TASK INSTRUCTIONS:
Pull every line with "this" from the data.

EXERCISE MATERIALS:

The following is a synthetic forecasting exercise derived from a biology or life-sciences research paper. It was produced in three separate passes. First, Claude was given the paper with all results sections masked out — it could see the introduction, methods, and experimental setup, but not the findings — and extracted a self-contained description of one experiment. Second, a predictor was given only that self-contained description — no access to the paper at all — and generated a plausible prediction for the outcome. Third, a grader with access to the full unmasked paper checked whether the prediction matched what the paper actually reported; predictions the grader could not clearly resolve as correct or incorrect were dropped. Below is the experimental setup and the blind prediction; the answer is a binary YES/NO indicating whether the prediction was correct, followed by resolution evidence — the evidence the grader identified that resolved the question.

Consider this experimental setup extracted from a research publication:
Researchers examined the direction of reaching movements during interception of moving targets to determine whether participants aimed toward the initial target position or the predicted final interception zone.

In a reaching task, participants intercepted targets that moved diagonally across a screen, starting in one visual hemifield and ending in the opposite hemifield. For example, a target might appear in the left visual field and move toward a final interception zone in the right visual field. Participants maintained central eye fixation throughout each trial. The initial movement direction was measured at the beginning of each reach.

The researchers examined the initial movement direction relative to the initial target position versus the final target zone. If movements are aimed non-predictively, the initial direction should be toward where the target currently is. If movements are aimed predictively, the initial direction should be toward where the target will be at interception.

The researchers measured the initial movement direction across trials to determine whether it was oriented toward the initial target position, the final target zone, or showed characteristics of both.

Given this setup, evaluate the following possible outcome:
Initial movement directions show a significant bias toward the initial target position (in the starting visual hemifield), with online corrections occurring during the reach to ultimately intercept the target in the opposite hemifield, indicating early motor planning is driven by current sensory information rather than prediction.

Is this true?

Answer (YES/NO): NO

YOUR SOLUTION:
Consider this experimental setup extracted from a research publication:
Given this setup, evaluate the following possible outcome:
Is this true?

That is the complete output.